--- START ---

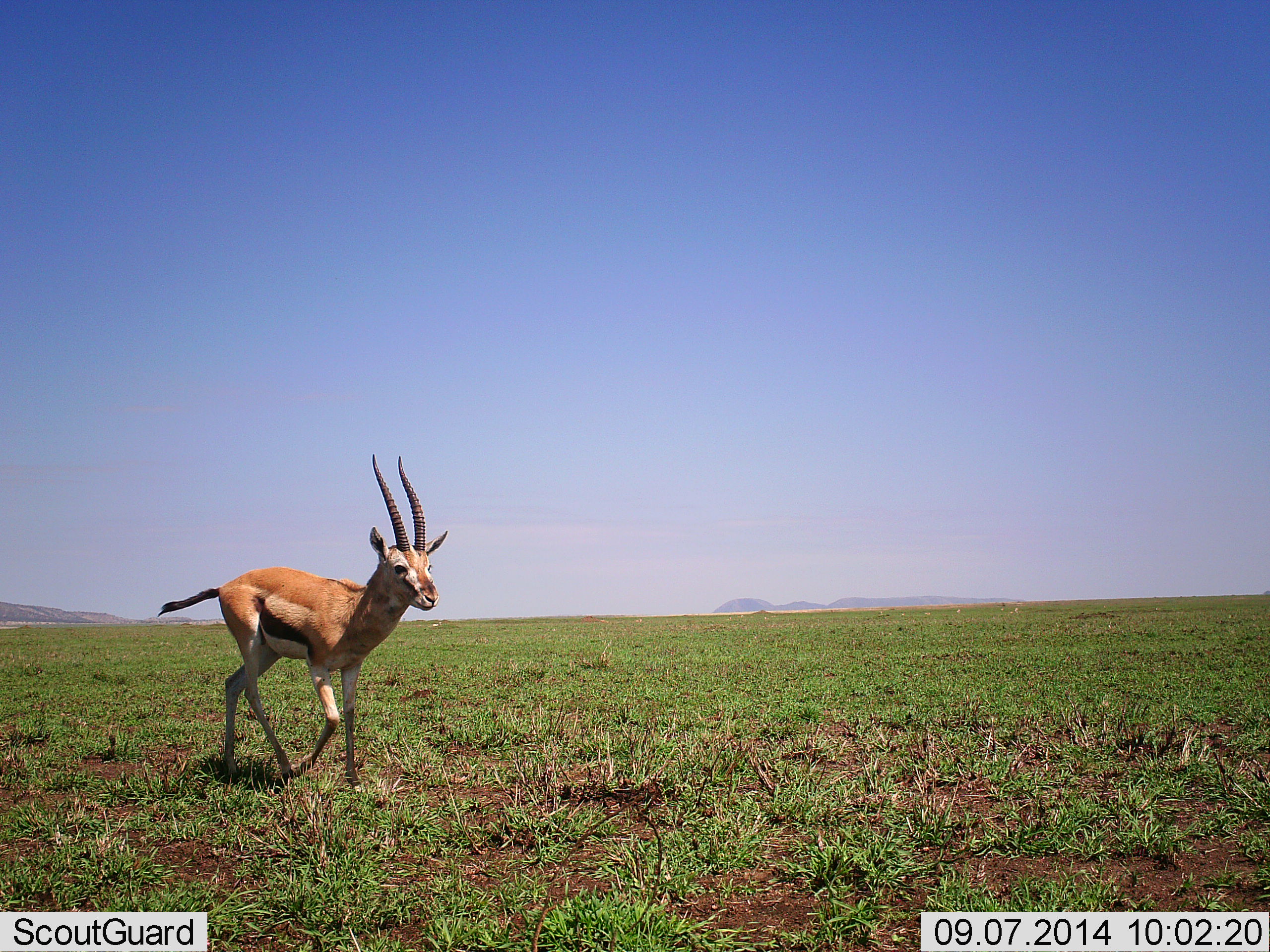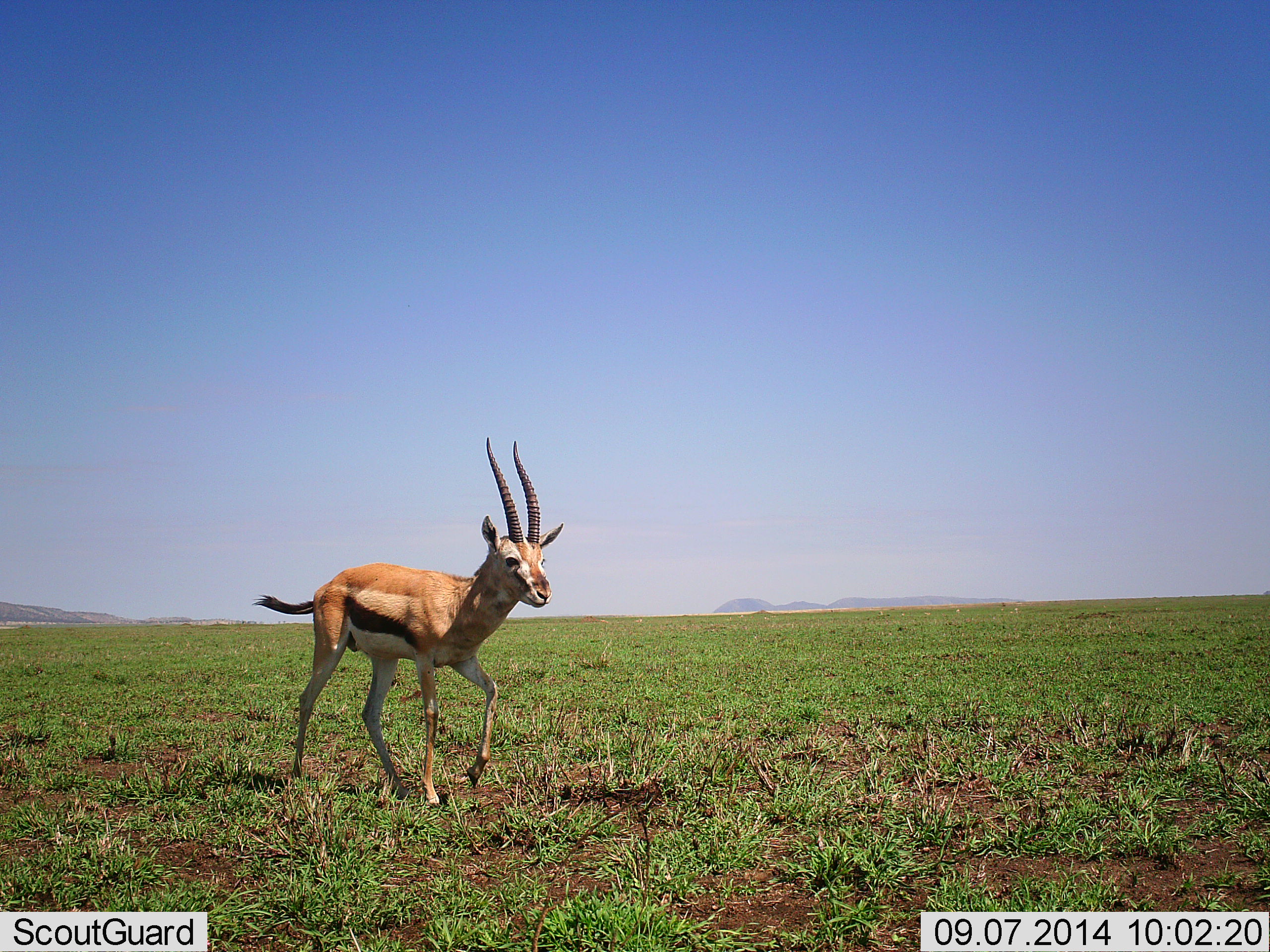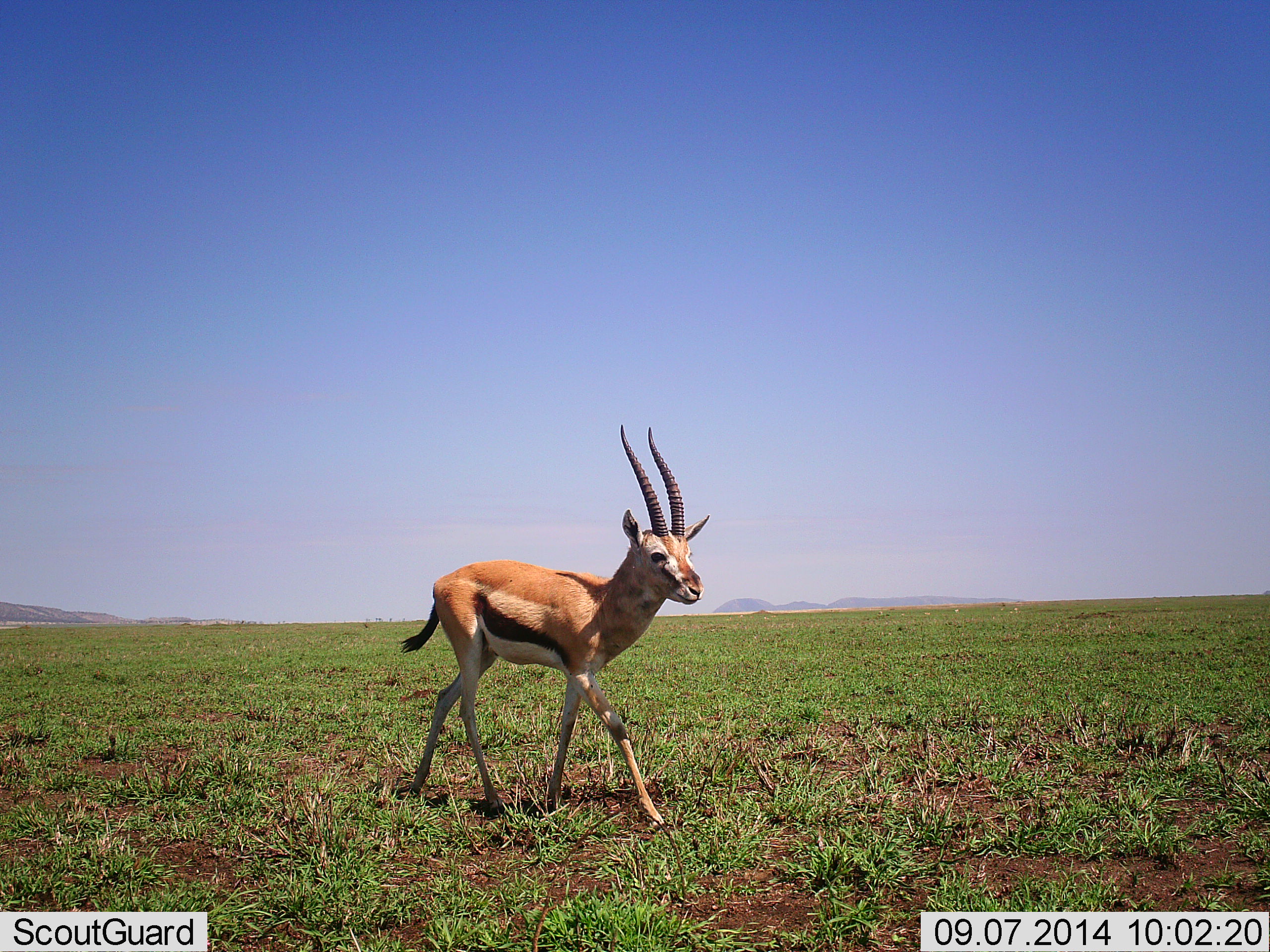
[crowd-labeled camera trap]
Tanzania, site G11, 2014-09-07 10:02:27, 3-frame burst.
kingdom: Animalia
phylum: Chordata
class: Mammalia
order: Artiodactyla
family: Bovidae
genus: Eudorcas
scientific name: Eudorcas thomsonii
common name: thomson's gazelle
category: gazellethomsons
Gazellethomsons (thomson's gazelle) (Eudorcas thomsonii), count 1. Behavior (volunteer vote fractions): standing 10%, resting 0%, moving 100%, interacting 0%. Young present (vote fraction): 0%. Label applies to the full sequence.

--- END ---

**Exercise description:** Your answer must be the entries repeated exactly, with no pictures.

**Answer to this exercise:**
[crowd-labeled camera trap]
Tanzania, site G11, 2014-09-07 10:02:27, 3-frame burst.
kingdom: Animalia
phylum: Chordata
class: Mammalia
order: Artiodactyla
family: Bovidae
genus: Eudorcas
scientific name: Eudorcas thomsonii
common name: thomson's gazelle
category: gazellethomsons
Gazellethomsons (thomson's gazelle) (Eudorcas thomsonii), count 1. Behavior (volunteer vote fractions): standing 10%, resting 0%, moving 100%, interacting 0%. Young present (vote fraction): 0%. Label applies to the full sequence.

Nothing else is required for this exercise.